The Redlands Community Issues seem to be expanding by the day but no amount of complaining seems to ever worry the Redlands City Council or State decision makers. We have I understand the Council sale of the current car park next to the Motel in Middle St, is to allow an Estate Agent to build an office block,.We have the Proposal to build Units in the Cleveland Station Carpark without thought to the degradation of the area and where will all the existing Commuter cars be Parked in the future? Cleveland Redland Bay Rd Estate developments from Thornlands to Victoria Point have created a traffic congestion disaster on this section of the road and this feeds out into the other roads as commuters all travel at peak times to and from work in suburbs to the West or Brisbane City, The Proposed Toondah Harbour Development of several thousand dwellings has no upgraded road plan for the Commuters to get out of the Area by road, Middle St is only a Minor Rd and Shore St is already congested AM and PM with vehicle traffic. Redlands may at present be a desirable place to live but all the reasons to live in the Redlands are gradually being diminished. Yes we must have Progress but not at the price of destroying what makes Redlands so desirable to all the current Residents. yours in distress P

Two Thumbs, Feb 20, 2017

The enduring work of the Koala Action Group, local groups,VETO and sacked RCC Staff are highlighted here.
The Koala and Koala Habitat Issue have little traction in “RESHAPING SEQ’ with the Interim Koala Inquiry Findings and perhaps maps and Koala SPRP due to bust loose this week .
The story line and policy protection changes from Council to Council area but there is virtually nothing in the SEQ Regional Plan, except Implementation on page 123 to work with 3 Agencies &12 Local Authorities, not the koala groups or the Public
The EHP departmental line is continue with low cost help for the koala( no tipping point surveys ,no health checks and no field surveys) and it will be interesting to see if the Qld Koala Inquiry findings depart from this departmental mantra and depart from the NSW Koala Inquiry findings.
Some of the Submission items to Shaping Queensland and to the Koala Inquiry are.

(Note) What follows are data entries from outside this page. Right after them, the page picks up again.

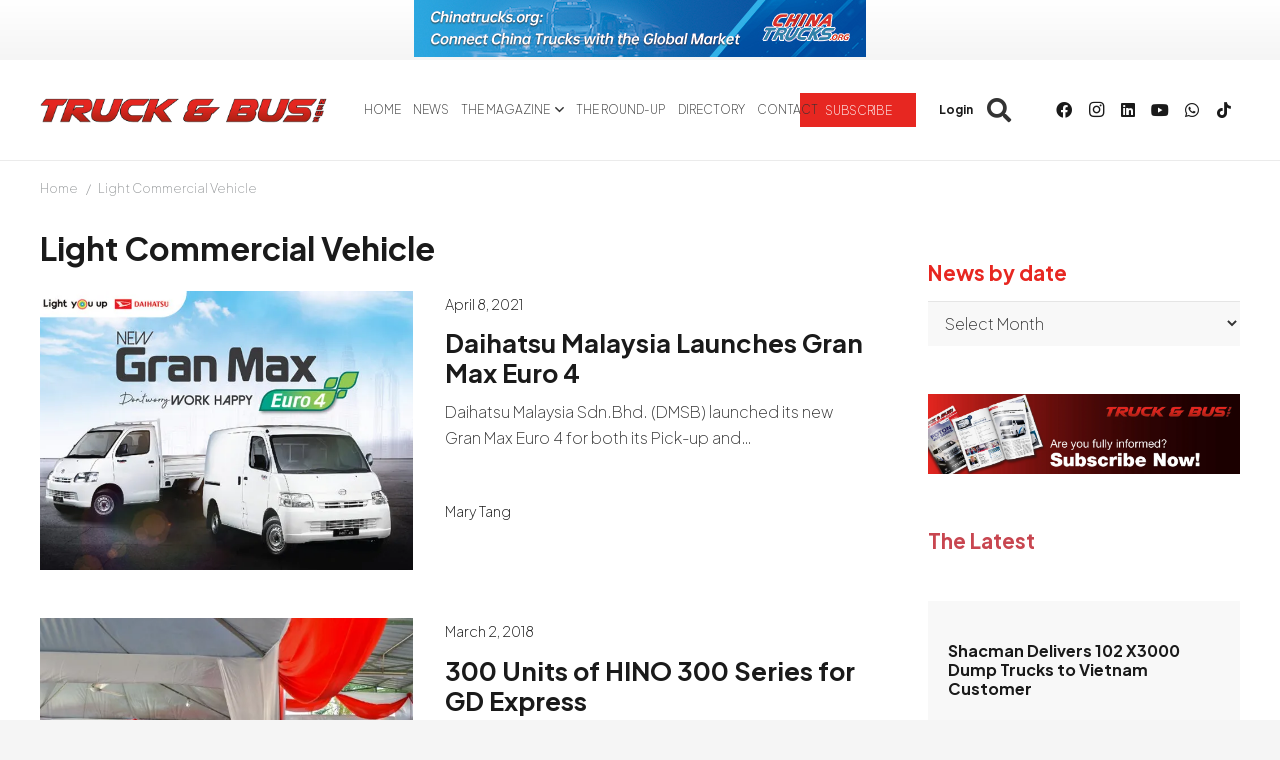

--- FILE ---
content_type: text/html; charset=UTF-8
request_url: https://www.truckandbusnews.net/wp-admin/admin-ajax.php
body_size: 108
content:
{"error":0,"msg":"<a rel=\"nofollow\" data-id_banner=\"31939\" href=\"https:\/\/m.chinatrucks.org\/\" target=\"_blank\"><img width=\"452\" height=\"60\" src=\"https:\/\/www.truckandbusnews.net\/wp-content\/uploads\/2025\/04\/Chinatrucks.jpg\" class=\"attachment-full size-full wp-post-image\" alt=\"\" decoding=\"async\" loading=\"lazy\" srcset=\"https:\/\/www.truckandbusnews.net\/wp-content\/uploads\/2025\/04\/Chinatrucks.jpg 452w, https:\/\/www.truckandbusnews.net\/wp-content\/uploads\/2025\/04\/Chinatrucks-300x40.jpg 300w\" sizes=\"auto, (max-width: 452px) 100vw, 452px\" \/><\/a>","banner_id":"31939"}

1. Use SEQ Catchments Koala Habitat Mapping and Methodology. Retain the EHP Essential Koala Habitat Mapping with some other Departmental Mapping to put in the Plan .
2. Redo the Vegetation Management Act to protect High Value Regrowth and remap PMAVs.
3. Redo the roadspeed fixer – The Manual for Traffic Control Devices (MUTCD) to drop roadspeeds in bushlands, Tourist Roads and rat runs in the Koala Coast
4. Declare Koalas as Endangered Category with a recovery plan.
5. Put Koalas back into the State Planning Policy with supporting information
6. Put Koalas into Measures that Matter p131 and a separate page like 2009 Plan
7. Boosting the Wild dog eradication program(161 koalas killed by dogs on the Moreton Bay Rail program).
6. Mandating Green Fauna Infrastructure on new and old Roads Boondall, Bruce Highway, Warrego , Springfield, Mt Lindesay Highway, Mt Cotton Roads, Brisbane Valley (See Fauna sensitive Road Design Vol 2 DTMR) Other innovations of flashing lights speed bumps, street furniture other signage.
7. Retaining and planting landscape wide corridors like Doraghys Corridor NQld.
8. Substantial land acquisition. (NSW proposals for 14o,oooha of Koala National Parks)
9. Reducing 90% Euthanasia rates at 4 koala laboratories
10. Policy links are needed from Subregional Narratives to tables 22 and 23 and to a separate Koala page and link to SPRP on p151

What happened to Premier Blighs 38 Recommendations of 2008, and the Redland City Council successful $10M 2008-2012 Koala Strategy?

Dave, Feb 19, 2017

why would the Government deny the community the use of Freepost…it is a given that most people would likely use email to make a submission so the Freeport would only be used by people without a computer or without the computer skills….all too often the poorer or the older members.

Is the meanness of the decision an attempt to mute the voice of the community!

we need to show Jackie Trad that her mean decision won’t work. One option is for people to make multiple submissions….not duplicates but a submission on each of the CARP issues and any other ideas.